Posted to user@nutch.apache.org by al...@aim.com on 2012/09/17 20:57:51 UTC

updatedb in nutch-2.0 increases fetch time of all pages

Hello,

updatedb in nutch-2.0 increases fetch time of all pages independent of if they have already been fetched or not.
For example if updatedb is applied in depth 1 and page A is fetched and its fetchTime is 30 days from now, then as a result of running updatedb in depth 2 fetch time of page A will be 60 days from now and so on.

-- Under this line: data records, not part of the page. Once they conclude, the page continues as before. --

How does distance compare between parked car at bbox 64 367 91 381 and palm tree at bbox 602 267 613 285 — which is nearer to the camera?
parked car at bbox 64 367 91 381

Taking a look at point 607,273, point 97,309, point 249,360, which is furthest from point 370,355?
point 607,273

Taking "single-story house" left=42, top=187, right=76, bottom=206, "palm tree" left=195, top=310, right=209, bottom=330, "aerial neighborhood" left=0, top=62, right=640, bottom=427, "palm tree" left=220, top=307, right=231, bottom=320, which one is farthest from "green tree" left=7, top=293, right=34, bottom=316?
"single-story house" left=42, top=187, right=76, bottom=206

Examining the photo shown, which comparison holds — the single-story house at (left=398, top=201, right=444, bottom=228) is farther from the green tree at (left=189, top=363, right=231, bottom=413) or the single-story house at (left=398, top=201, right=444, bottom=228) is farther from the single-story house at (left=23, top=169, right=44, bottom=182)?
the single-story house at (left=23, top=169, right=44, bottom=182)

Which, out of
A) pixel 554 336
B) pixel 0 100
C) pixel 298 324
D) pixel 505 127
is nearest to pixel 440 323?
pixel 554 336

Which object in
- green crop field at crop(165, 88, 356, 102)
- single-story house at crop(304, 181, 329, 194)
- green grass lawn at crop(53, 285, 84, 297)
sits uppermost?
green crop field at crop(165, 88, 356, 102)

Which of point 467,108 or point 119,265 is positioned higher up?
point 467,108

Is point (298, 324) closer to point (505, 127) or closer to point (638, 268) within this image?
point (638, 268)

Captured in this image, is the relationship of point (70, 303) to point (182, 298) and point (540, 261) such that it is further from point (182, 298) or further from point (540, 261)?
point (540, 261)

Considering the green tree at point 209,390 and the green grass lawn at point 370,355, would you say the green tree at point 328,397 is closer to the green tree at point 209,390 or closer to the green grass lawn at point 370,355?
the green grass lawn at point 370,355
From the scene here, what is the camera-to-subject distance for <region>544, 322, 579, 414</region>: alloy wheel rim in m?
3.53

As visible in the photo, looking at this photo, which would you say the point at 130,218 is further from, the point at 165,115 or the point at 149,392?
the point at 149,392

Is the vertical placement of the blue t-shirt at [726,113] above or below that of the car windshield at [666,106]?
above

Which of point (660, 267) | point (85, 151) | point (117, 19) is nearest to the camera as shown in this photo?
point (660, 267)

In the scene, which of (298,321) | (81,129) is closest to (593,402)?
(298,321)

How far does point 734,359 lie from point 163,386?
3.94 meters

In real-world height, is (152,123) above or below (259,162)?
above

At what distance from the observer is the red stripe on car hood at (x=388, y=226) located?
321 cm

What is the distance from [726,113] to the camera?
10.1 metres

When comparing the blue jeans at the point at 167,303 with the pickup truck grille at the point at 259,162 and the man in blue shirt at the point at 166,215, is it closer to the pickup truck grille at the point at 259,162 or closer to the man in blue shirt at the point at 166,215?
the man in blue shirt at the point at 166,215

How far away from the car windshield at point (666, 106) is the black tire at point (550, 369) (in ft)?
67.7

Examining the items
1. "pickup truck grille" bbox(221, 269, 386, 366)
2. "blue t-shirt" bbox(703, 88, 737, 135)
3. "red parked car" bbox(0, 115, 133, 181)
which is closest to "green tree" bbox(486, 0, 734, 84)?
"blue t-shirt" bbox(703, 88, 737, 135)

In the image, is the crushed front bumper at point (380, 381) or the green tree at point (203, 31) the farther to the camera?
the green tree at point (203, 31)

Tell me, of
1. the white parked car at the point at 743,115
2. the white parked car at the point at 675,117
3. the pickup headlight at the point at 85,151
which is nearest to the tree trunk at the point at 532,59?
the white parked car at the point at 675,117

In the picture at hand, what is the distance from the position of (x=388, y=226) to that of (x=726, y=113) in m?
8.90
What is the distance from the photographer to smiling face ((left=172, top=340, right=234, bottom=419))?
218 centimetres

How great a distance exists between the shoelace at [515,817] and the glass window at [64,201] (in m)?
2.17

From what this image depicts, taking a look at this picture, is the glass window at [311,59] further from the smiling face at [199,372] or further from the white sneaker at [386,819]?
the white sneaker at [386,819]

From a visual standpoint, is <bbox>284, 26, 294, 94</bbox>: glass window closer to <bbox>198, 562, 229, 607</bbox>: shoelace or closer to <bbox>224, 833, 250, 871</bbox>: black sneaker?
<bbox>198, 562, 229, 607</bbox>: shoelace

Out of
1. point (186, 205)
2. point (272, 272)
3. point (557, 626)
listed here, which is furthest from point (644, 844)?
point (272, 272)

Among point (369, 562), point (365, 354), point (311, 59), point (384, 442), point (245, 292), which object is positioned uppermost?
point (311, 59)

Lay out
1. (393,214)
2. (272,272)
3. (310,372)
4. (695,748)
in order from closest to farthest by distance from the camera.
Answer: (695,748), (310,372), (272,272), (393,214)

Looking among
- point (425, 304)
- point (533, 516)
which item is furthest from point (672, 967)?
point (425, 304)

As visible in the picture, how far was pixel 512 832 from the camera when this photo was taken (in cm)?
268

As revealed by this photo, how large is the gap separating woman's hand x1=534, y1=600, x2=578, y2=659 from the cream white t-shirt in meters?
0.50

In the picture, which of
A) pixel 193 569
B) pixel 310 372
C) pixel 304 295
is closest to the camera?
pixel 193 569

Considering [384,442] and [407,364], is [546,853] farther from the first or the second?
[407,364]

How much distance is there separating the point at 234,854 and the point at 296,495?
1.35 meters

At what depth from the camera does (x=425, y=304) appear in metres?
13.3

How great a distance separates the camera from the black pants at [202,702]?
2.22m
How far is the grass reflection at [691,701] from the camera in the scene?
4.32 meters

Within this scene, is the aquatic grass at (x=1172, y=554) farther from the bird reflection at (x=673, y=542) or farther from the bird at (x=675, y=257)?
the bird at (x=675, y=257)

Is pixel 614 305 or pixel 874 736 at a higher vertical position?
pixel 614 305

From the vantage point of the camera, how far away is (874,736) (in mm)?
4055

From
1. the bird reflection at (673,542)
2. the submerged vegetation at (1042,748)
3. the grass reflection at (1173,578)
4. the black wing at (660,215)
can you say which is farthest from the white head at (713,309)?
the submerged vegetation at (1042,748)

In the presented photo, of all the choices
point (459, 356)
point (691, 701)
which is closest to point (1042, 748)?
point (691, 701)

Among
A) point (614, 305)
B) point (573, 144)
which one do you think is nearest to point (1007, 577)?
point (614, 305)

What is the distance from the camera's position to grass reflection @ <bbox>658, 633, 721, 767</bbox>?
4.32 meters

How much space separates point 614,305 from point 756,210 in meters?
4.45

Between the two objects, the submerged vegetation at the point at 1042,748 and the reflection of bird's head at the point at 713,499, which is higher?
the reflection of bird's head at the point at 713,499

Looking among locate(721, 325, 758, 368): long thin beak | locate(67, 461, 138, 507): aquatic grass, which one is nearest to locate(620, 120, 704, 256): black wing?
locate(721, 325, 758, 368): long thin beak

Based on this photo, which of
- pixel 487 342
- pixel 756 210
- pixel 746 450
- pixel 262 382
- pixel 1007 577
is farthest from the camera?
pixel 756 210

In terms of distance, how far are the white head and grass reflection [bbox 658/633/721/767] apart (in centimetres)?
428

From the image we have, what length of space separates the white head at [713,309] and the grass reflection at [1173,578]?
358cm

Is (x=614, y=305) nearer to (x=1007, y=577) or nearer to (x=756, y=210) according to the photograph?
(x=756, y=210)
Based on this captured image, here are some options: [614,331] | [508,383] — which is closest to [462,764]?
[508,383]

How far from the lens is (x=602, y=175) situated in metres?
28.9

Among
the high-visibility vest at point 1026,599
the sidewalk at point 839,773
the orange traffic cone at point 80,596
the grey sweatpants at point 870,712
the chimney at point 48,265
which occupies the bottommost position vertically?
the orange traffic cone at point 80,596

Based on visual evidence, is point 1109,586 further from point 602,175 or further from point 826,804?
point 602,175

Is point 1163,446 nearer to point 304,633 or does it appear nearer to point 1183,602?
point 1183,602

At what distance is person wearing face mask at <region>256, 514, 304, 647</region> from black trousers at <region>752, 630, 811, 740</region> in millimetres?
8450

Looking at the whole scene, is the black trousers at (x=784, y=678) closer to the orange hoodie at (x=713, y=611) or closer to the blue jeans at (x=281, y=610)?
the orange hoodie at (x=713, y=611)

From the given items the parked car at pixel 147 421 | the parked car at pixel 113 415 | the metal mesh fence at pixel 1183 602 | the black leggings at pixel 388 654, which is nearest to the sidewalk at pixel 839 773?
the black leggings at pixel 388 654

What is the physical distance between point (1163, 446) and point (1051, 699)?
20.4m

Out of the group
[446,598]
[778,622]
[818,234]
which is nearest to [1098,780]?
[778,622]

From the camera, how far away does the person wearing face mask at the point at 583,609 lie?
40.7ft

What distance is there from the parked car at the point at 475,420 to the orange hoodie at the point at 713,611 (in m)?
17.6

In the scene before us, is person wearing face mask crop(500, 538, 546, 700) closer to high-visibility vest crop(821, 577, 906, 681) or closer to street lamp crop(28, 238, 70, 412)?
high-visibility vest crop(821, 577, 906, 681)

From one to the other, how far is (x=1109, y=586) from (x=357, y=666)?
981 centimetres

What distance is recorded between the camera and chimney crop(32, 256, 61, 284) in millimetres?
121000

Also, I wondered if it is possible to remove pages that do not pass filters from hbase datastore by using updatedb?.

Thanks.
Alex.

Re: updatedb in nutch-2.0 increases fetch time of all pages

Posted by Ferdy Galema <fe...@kalooga.com>.
Hi,

The fetchtime increasing is a bug indeed. There is already an issue for it:
https://issues.apache.org/jira/browse/NUTCH-1457

About removing urls, I'm not sure what the best solution is. It is
difficult to handle changes to normalizing/filtering rules over time. For
know it is best to not change rules in an existing crawl, otherwise you
have to run a custom delete tool or something like that.

Ferdy.

On Mon, Sep 17, 2012 at 8:57 PM, <al...@aim.com> wrote:

> Hello,
>
> updatedb in nutch-2.0 increases fetch time of all pages independent of if
> they have already been fetched or not.
> For example if updatedb is applied in depth 1 and page A is fetched and
> its fetchTime is 30 days from now, then as a result of running updatedb in
> depth 2 fetch time of page A will be 60 days from now and so on.
>
> Also, I wondered if it is possible to remove pages that do not pass
> filters from hbase datastore by using updatedb?.
>
> Thanks.
> Alex.
>